I finally reached him. He was in an area that was under the kitchen sink. I had to reach past a couple of his dead siblings to get him. He was wet and had mud all over him. There was an open area where a brick was missing, so I placed him outside on the ground and hurried to get out of there.

I didn't know what to do! It was a Sunday, so in my illogical thinking, I took him to PetSmart, where they have a Banfield. I asked the lady at the counter what exactly I needed to buy and what to do. She told me about feeding and how I need to stimulate him to use the bathroom. So I armed myself and I was completely prepared! I named him Muddy. Here he is, 3 years later:


----------



## necro1134

what a great story. youre a wonderful person for saving his life


----------



## katlover13

What a beautiful cat! And a great story. What is he like now? Is he incredibly bonded with you since you became his Mom?


----------



## OwnedByIsis

What a handsome cat, you did a wonderful thing saving him!

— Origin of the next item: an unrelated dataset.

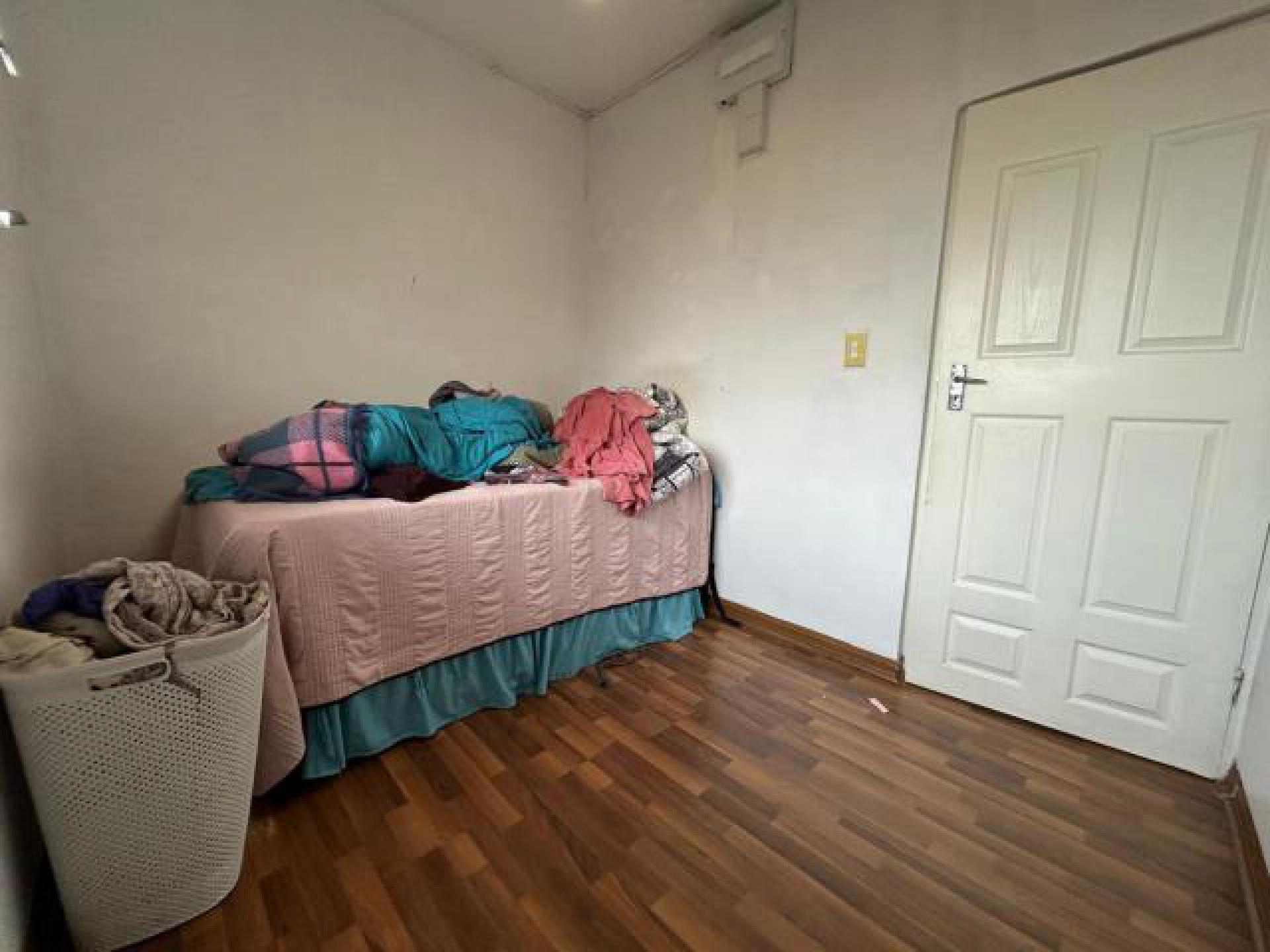 Bed Room 2 - 14 square meters of property in Cato Manor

In that picture, he kind of looks like a baby cougar, I know he's not but wow!


----------



## Satebs

katlover13 said:


> What a beautiful cat! And a great story. What is he like now? Is he incredibly bonded with you since you became his Mom?

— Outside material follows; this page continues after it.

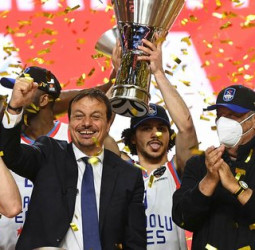 Ataman: "Lo siento por el Real Madrid, hizo un gran partido"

Absolutely! He loves to sleep on me and "nurse." He nibbles my shirt and kneads. I look at him and say, "Muddy, you know this is not normal, right?" He is very temperamental though. He can switch from all loving to mean in no time, if he's tired of me petting him.


----------



## Satebs

necro1134 said:


> what a great story. youre a wonderful person for saving his life


Thank you so much!


----------



## Miss Callie Kitty

Great story and very handsome cat you have there


----------



## Satebs

OwnedByIsis said:


> What a handsome cat, you did a wonderful thing saving him!
> 
> In that picture, he kind of looks like a baby cougar, I know he's not but wow!

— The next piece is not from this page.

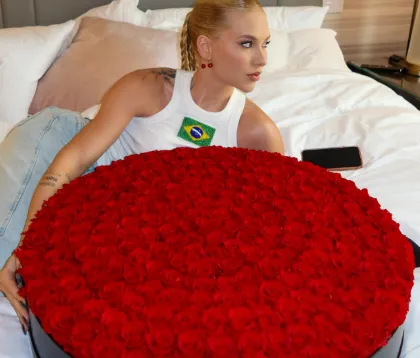 Virginia com flores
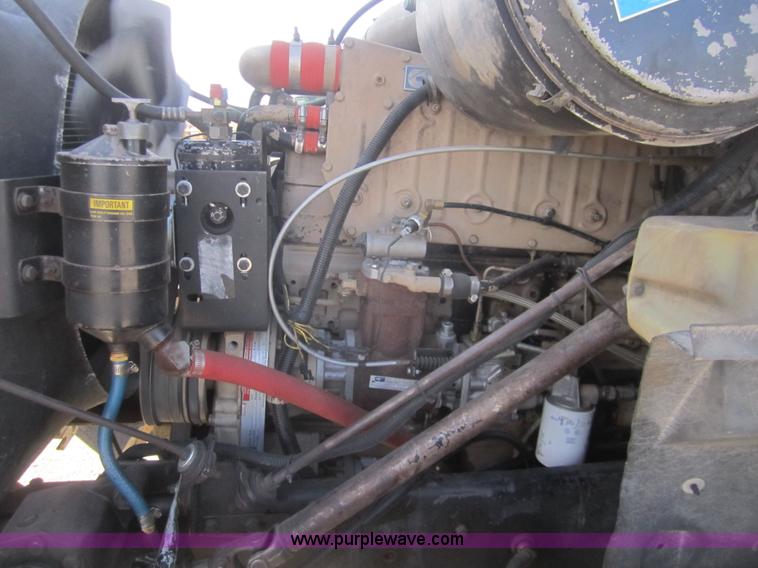 image for item B5605 1988 International F8300 semi truck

Yeah! When I had him neutered at the Humane Society a while back, the lady that helped me mentioned what a handsome cat he is! When he walks, he kind of struts. He's crazy!


----------



## Satebs

Miss Callie Kitty said:


> Great story and very handsome cat you have there


Thank you!


----------



## MowMow

Wow, he is just beautiful. Welcome to you both!


----------



## Cierrakitty

Aw what a great story and such a beautiful cat! I know exactly what you mean by temperamental. I used to have a stay female cat that randomly wandered and of course we fed her. She stayed with us for about four years strictly outdoors before dying out of nowhere. She only wanted to be pet when she said so and after a while she would to to scratch or bite. She was a very friendly cat though otherwise. I love stories like this, but too bad his siblings died :/


----------



## Carmel

I found this story incredibly sad. It's wonderful that you were able to save one though, and he's beautiful. Do you have any pictures of him in color?


----------



## Sinatra-Butters

So...do you like cats now?


----------



## OctoberinMaine

Welcome to the forum, and thanks for sharing that story. I love hearing stories about people really putting themselves out to save cats. It gives me faith in people's good natures.

He's a beautiful boy!


----------



## Jan Rebecca

Awesome story - he's beautiful!


----------



## Gizmokitty

Wonderful story and what a handsome guy.


----------



## KittieLover

He's very handsome! That's very good of you to rescue Muddy!
I just love his eyes! He reminds me of a regal lion!


----------



## Squeakist

he's a lucky boy


----------



## blondie1483

Great story (although very sad about his siblings).. and GORGEOUS cat. He looks like he's saying "cheeeeeze!" in the picture!


----------



## wolfsnaps

He does look like a wild animal. A handsome one. Good job saving his life.


----------



## StormChaser

Gorgeous boy!! He DOES look like a cougar, or a Bobcat, lol  He's a very lucky kitty indeed.


----------